YOUR TASK: Reproduce every line of the records below word for word, leaving out the pictures.

*** Opening of DATA PROVIDED ***

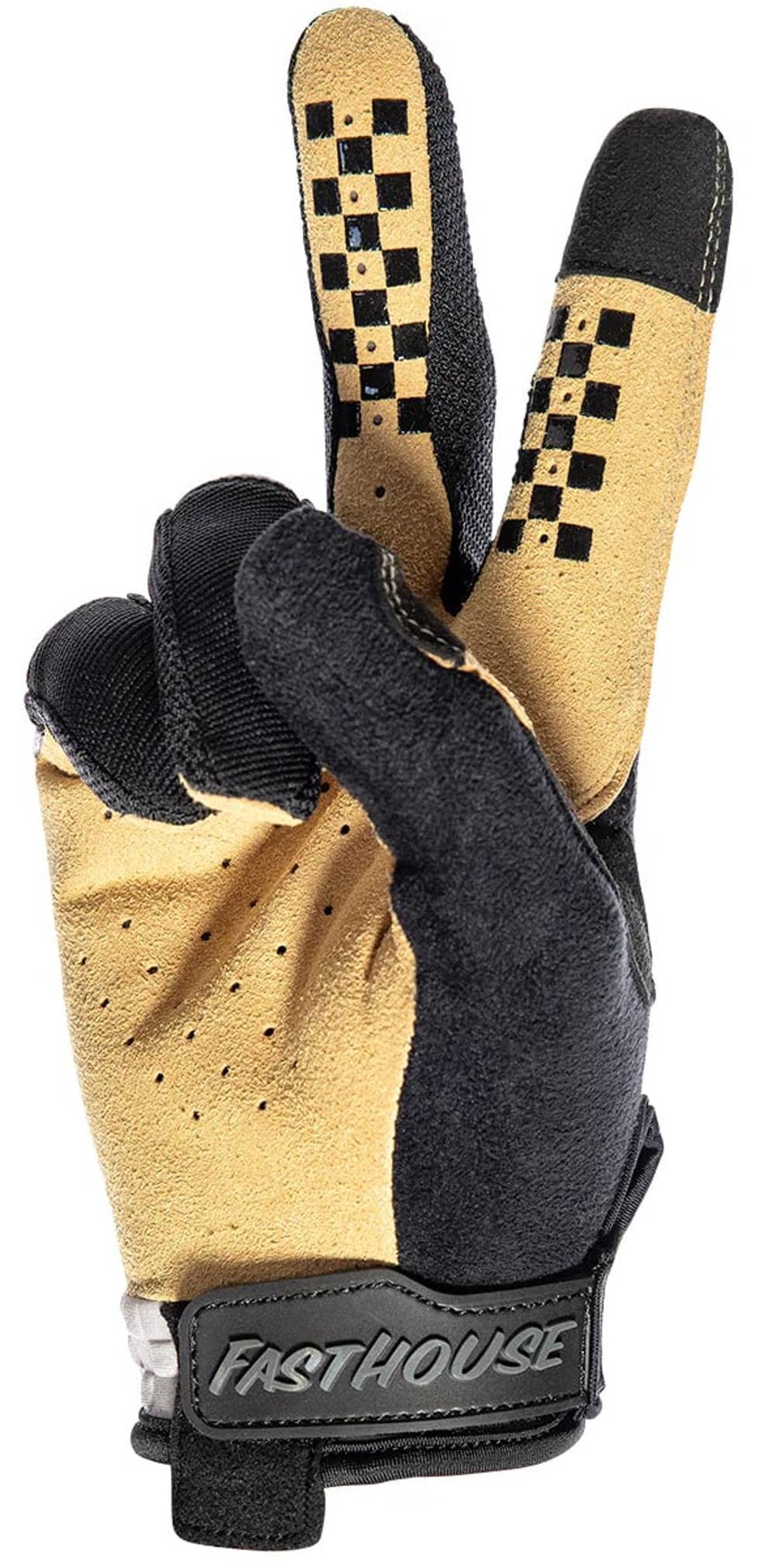 Fasthouse Ridgeline Chandler Glove in Light Gray - Image 3 of 4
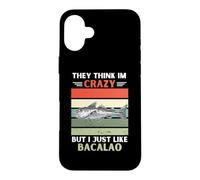 Vintage Ils pensent Que Je suis Fou mais J'aime Juste Bacalao Lover Coque pour iPhone 16 Plus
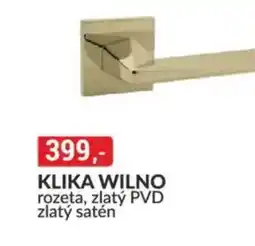 Baumax Klika wilno rozeta, zlatý pvd zlatý satén nabídka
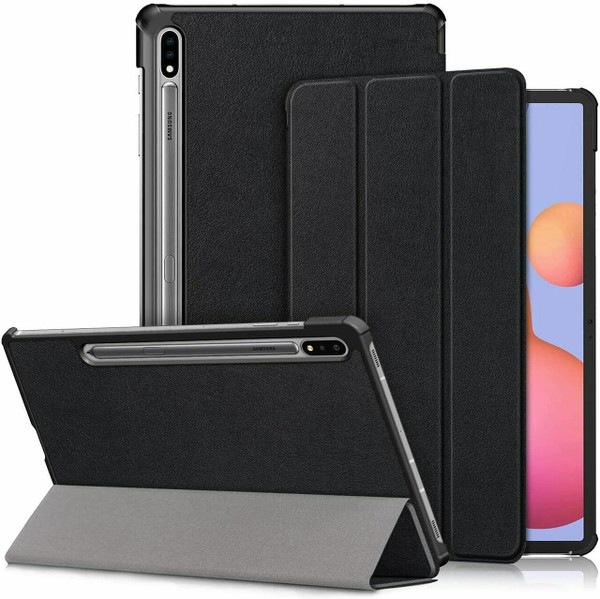 For Samsung Galaxy Tab S7+ Case Premium Smart Book Stand Cover T970 / T976B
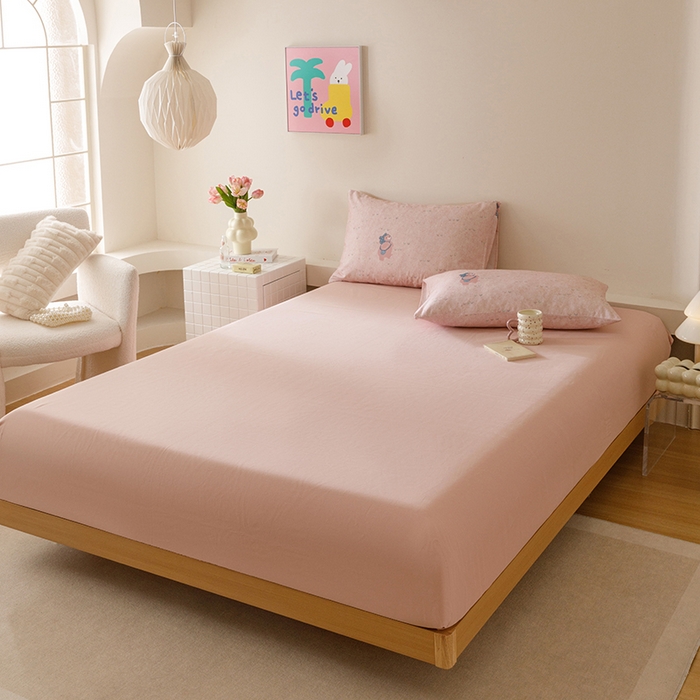 91家纺网 家纺一手货源 找家纺 爱思佳 2025新款加厚全棉磨毛单品套件系列-四件套 幸福熊AA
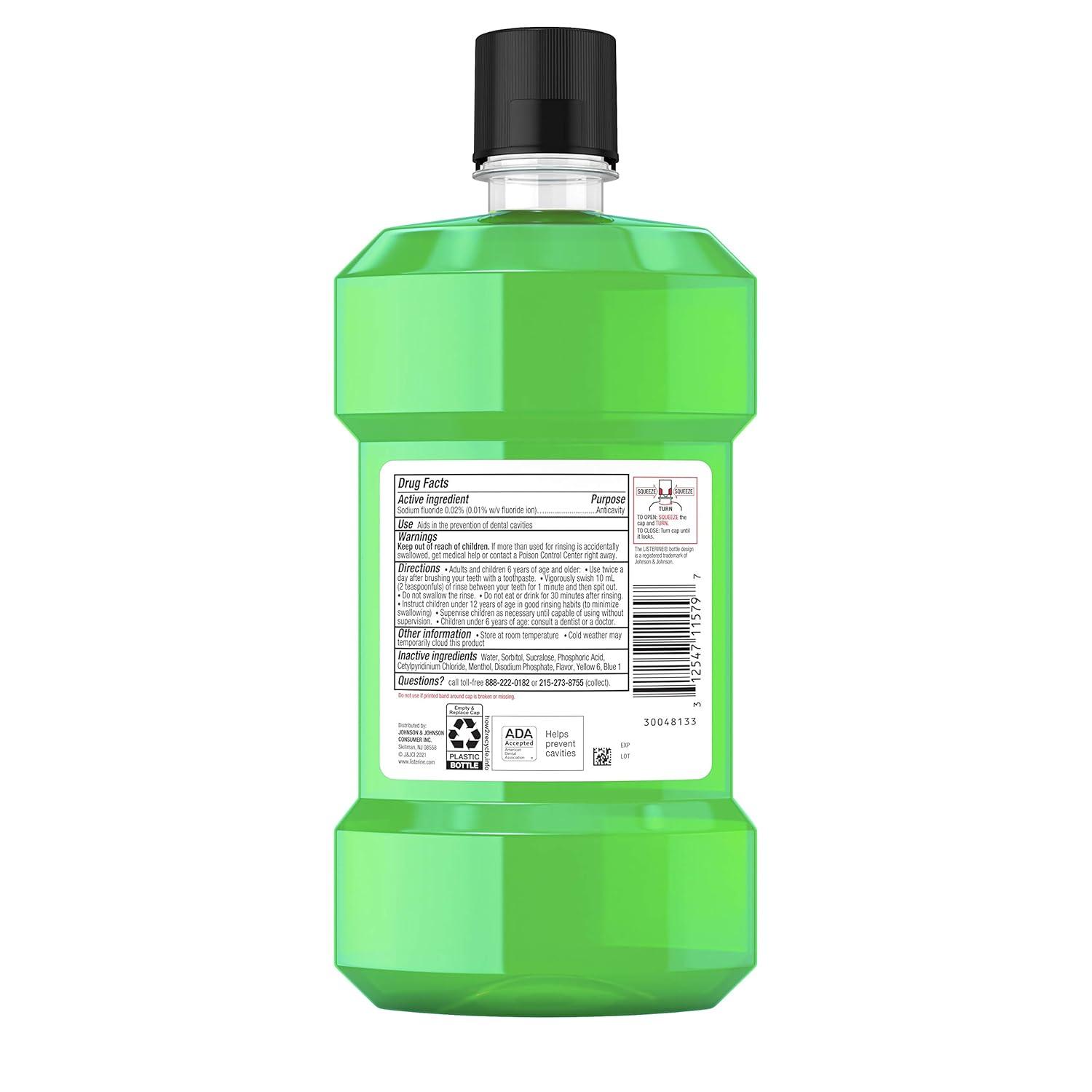 imageListerine Smart Rinse Kids AlcoholFree Anticavity Sodium Fluoride Mouthwash ADA Accepted Oral Rinse for Dental Cavity Protection Mint Shield Flavor for Childrens Oral Care 500 mL Pack of 6Mint
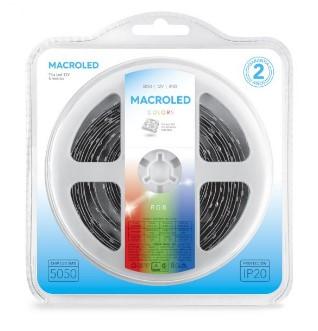 TIRA DE LED 5050 5MTS RGB IP66  RGB-B300-FW12-66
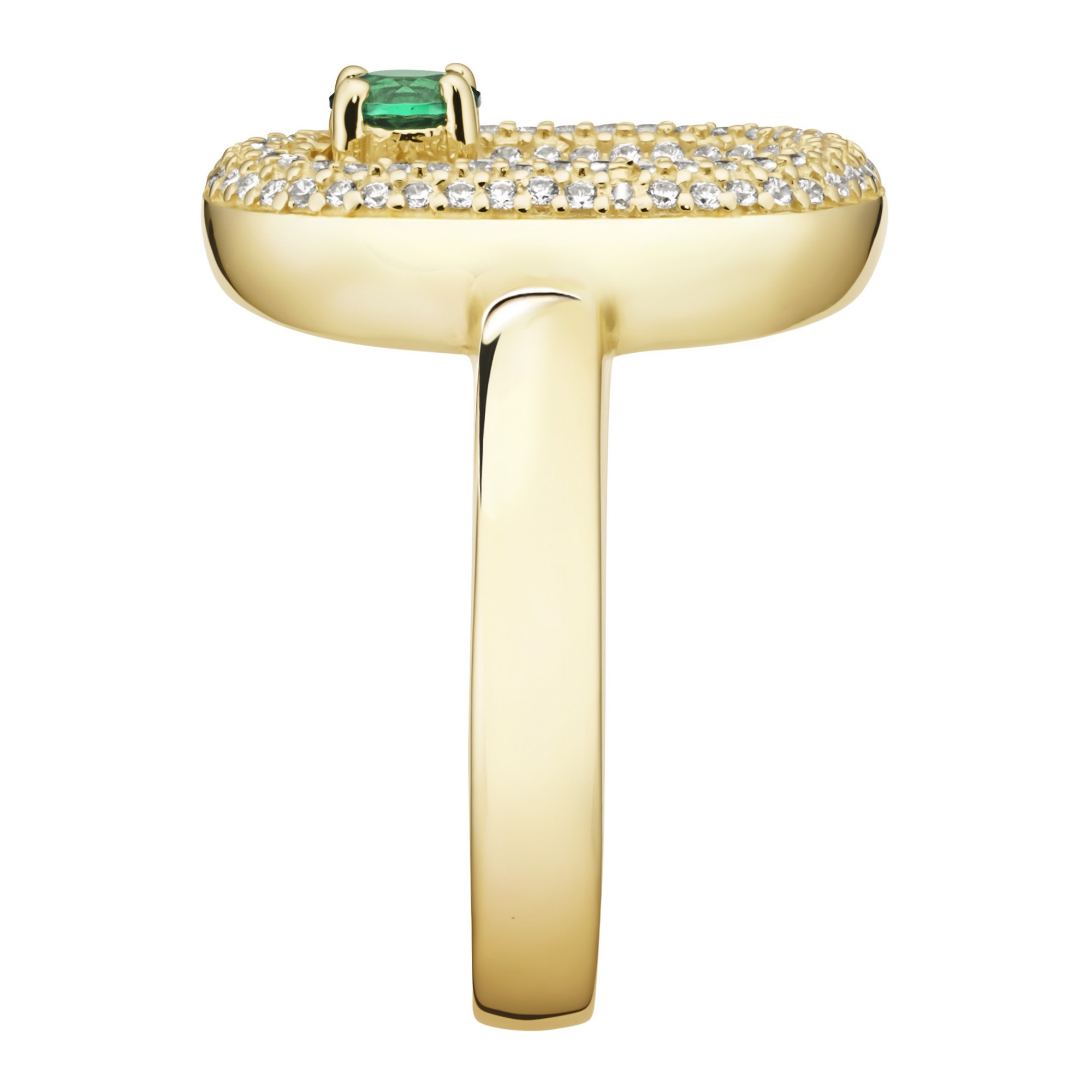 GIORGIO MARTELLO MILANO Silberring »Ring mit Zirkonia und Kristallstein, Silber 925«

*** Close of DATA PROVIDED ***

FINISHED TASK:
 Fasthouse Ridgeline Chandler Glove in Light Gray - Image 3 of 4
 Vintage Ils pensent Que Je suis Fou mais J'aime Juste Bacalao Lover Coque pour iPhone 16 Plus
 Baumax Klika wilno rozeta, zlatý pvd zlatý satén nabídka
 For Samsung Galaxy Tab S7+ Case Premium Smart Book Stand Cover T970 / T976B
 91家纺网 家纺一手货源 找家纺 爱思佳 2025新款加厚全棉磨毛单品套件系列-四件套 幸福熊AA
 imageListerine Smart Rinse Kids AlcoholFree Anticavity Sodium Fluoride Mouthwash ADA Accepted Oral Rinse for Dental Cavity Protection Mint Shield Flavor for Childrens Oral Care 500 mL Pack of 6Mint
 TIRA DE LED 5050 5MTS RGB IP66  RGB-B300-FW12-66
 GIORGIO MARTELLO MILANO Silberring »Ring mit Zirkonia und Kristallstein, Silber 925«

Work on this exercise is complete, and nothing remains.